These are the recommendations and strategies of the research project of the Consumers International and the CGAP to assess the state of consumer advocacy and policy work in financial consumer protection in low and middle income member countries.

The following recommendations were discussed:

Consumer organizations to consider consumer organizations structured as federations, and consider assigning mentors so that consumer organizations with healthier budgets can support budget-challenged consumer organizations.

To consider conducting surveillance of social networks for financial fraud and organizing consumer financial fraud fora to share information and cultivate relationships with the police and Interpol to better protect consumers before mass frauds occur.

Consider collaborations with technical and standards setting bodies that work on digital financial services security and quality of services standards, such as the United Nations International Telecommunications Union

Collaborations with legal aid initiatives, law faculties and bar associations to cultivate an interest in consumer protection law initiatives in the next generation.

• [Tasks to complete]:
[A] Rewrite the part of the consumer protection recommendations that starts with "These are the" and ends with "mass frauds occur.", swapping "mentors" for "partners".
[B] Continue the consumer protection recommendations from the point where they stop.
The material that comes next has nothing to do with these tasks.

• [Record set]:

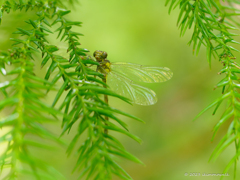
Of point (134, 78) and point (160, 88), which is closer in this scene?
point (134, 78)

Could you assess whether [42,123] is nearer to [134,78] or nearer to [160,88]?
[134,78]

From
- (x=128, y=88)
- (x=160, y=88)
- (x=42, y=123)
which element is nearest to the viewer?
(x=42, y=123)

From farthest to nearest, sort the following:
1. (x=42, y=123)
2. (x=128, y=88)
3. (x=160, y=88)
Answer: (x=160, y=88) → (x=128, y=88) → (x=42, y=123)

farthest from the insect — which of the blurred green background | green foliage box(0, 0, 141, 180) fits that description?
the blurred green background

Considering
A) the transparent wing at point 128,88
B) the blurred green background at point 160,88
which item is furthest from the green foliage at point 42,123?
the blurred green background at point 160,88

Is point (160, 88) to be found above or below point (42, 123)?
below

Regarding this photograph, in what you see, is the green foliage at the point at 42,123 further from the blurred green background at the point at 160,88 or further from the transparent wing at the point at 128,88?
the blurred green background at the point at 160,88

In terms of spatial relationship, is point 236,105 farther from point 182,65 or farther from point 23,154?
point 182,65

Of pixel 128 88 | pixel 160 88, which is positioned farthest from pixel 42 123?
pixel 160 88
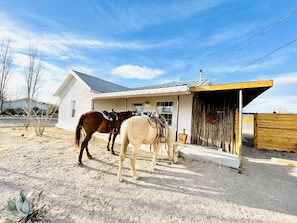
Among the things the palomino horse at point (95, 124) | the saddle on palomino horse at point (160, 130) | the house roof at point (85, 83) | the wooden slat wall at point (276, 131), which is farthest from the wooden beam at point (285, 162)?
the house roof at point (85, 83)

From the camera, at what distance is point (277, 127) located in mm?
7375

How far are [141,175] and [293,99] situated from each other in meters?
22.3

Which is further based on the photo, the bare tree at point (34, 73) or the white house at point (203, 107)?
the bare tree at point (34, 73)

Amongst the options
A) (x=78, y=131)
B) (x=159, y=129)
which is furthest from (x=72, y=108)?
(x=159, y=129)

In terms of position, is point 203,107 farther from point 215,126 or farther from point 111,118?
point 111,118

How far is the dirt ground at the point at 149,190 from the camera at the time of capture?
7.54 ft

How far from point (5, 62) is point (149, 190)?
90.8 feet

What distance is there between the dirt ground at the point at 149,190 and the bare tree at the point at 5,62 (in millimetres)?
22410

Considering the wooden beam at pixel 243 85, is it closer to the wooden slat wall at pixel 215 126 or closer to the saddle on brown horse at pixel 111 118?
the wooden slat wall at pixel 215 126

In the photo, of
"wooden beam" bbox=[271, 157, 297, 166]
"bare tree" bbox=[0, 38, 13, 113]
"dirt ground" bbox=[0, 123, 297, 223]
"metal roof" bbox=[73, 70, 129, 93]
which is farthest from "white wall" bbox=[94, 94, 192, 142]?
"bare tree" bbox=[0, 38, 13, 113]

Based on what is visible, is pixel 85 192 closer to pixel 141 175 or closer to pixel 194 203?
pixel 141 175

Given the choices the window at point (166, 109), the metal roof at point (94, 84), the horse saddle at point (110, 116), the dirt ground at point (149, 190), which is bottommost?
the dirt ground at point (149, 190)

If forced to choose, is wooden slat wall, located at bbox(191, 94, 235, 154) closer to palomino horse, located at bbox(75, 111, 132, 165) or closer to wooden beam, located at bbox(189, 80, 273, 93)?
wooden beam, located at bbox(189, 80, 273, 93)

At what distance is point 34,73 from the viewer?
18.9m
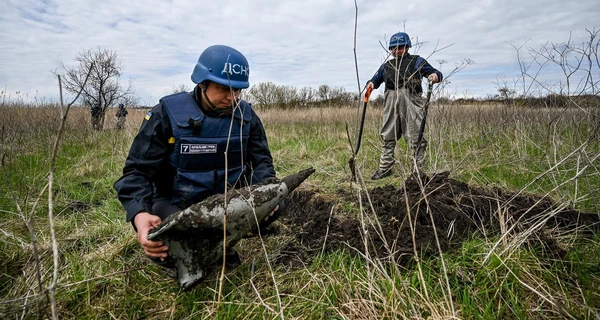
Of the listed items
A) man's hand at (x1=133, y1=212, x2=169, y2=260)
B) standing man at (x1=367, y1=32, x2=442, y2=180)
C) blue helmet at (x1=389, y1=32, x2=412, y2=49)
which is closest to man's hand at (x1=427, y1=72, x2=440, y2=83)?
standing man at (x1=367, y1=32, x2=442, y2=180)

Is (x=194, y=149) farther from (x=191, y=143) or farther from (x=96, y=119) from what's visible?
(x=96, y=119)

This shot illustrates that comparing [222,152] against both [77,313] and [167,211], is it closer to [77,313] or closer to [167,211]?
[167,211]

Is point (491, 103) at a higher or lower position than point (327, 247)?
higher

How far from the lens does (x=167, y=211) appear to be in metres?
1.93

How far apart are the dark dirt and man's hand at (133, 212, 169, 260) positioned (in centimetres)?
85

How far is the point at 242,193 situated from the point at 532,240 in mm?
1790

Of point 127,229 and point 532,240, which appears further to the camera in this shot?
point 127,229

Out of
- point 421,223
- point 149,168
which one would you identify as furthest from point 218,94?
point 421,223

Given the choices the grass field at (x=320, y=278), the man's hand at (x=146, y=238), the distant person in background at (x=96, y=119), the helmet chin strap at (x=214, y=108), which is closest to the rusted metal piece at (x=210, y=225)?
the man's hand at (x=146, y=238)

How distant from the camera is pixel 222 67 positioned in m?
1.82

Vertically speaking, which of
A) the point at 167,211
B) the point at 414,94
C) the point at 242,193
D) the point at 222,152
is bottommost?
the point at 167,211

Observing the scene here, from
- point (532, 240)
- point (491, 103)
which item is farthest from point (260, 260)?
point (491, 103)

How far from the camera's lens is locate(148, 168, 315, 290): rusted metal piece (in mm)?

• [Answer set]:
[A]
These are the recommendations and strategies of the research project of the Consumers International and the CGAP to assess the state of consumer advocacy and policy work in financial consumer protection in low and middle income member countries.

The following recommendations were discussed:

Consumer organizations to consider consumer organizations structured as federations, and consider assigning partners so that consumer organizations with healthier budgets can support budget-challenged consumer organizations.

To consider conducting surveillance of social networks for financial fraud and organizing consumer financial fraud fora to share information and cultivate relationships with the police and Interpol to better protect consumers before mass frauds occur.

[B]
In response to these, at LKI, we will also consider creating new initiatives in partnership with universities, such as the establishment of a consumer protection legal clinic that could be a partner to which to refer collective consumer legal actions. There are also legal organizations, like the Integrated Bar of the Philippines that consumer organizations in  the Philippines can partner  for free and receive legal services.

One particularly interesting recommendation as well was the use of existing crowd-funding sites or the establishment of a similar platform that can support the consumer movement and public interest projects.

In line with the research, LKI will be advocating for a regular source of government funds without strings attached,  either for services provided through a regular budget allocation, or via a third-party source of funding such as the dormant accounts Depositor Education and Awareness (DEA) Fund in India.

We will also explore requesting foreign embassies present in low income and emerging markets to allocate discretionary funds to financial consumer protection and financial literacy projects by NGOs, e.g.  the United States Embassy Small Grants Program.

The study also brought up the use of existing tools such as the CGAP mystery shopping guide to conduct an analysis of the various digital financial services sold to consumers. Such an analysis can also include a review of the terms and conditions of the products sold, such as standard form user agreements, as compared to the existing legal/regulatory frameworks and established good practices on issues like disclosure, suitability and data privacy.

Another possible tool would be the use of egregious financial complaints stories to create docudramas such as IDEC’s video of the over-indebted consumer whose loan obligations require 120% of his income.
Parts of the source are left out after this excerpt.